OBJECTIVE: To describe the overall clinical characteristics of patients from the Chinese SLE Treatment and Research group (CSTAR) registry in the past 10 years. METHODS: CSTAR registry originated as a multicenter, consecutive, and prospective design launched in 2009. The data were collected online from 304 rheumatology centers, which covered 30 provinces in China. All data were generated and uploaded in the clinic directly without secondary collection, including demographic, clinical manifestations, disease activity (SLEDAI-2K) and organ damage evaluation (SLICC Damage Index), and lab test results. Biological samples were preserved for future study. Meanwhile, data cleaning and validation were managed by a professional backstage statistician. RESULTS: A total of 25,147 SLE patients were registered up to Dec 2019. The mean age of disease onset was 31.2 years with the age of confirmed diagnosis at 32.1 years. The male to female rate was 1:11.9. 4.6% were pediatric patients. The most common clinical presentations at entry were oral ulcer (59.4%), arthritis (55.0%), alopecia (43.22%), skin rash (40.0%), and nephritis (33.5%).

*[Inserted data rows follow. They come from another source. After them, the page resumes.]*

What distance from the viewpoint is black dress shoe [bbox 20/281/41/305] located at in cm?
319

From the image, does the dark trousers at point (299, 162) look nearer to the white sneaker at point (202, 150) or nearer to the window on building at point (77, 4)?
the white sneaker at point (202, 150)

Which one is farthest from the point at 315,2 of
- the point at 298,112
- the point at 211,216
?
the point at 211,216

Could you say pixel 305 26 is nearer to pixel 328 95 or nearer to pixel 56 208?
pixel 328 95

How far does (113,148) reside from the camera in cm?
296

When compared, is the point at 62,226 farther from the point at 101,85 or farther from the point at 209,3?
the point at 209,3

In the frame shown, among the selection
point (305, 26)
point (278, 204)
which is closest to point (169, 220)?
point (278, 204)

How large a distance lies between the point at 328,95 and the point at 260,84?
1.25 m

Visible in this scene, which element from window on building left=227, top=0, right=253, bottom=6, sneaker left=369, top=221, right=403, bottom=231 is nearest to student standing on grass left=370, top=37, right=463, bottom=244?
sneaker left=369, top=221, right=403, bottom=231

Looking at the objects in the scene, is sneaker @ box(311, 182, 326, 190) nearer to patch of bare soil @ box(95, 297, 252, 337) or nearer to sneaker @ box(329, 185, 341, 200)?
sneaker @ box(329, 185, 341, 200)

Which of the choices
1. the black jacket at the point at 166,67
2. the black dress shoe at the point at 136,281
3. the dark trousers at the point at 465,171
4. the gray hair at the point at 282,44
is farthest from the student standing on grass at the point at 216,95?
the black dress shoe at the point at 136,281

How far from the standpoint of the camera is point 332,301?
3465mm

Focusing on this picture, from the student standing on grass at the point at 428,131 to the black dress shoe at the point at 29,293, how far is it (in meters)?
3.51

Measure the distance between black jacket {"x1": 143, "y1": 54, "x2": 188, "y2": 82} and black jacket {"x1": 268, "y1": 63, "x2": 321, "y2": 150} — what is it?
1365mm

The mean SLEDAI score at entry was 4 and 32.6% were in moderate to severely active disease. 66.4% and 37.8% of patients were positive for anti-ds-DNA antibody or low complement level. Additionally, 1.1% of patients were with pulmonary arterial hypertension (PAH). The prevalence rate of cerebrovascular disease was 0.3%. A total of 58.2% of patients were in clinical remission when thery were registered. CONCLUSIONS: The CSTAR registry is the largest ongoing SLE registry in China so far. More than 25,000 SLE patients are registered and nearly 10,000 are in follow-up visits. This registry has provided high-quality data for future studies and will become an infrastructure for domestic and international collaborations.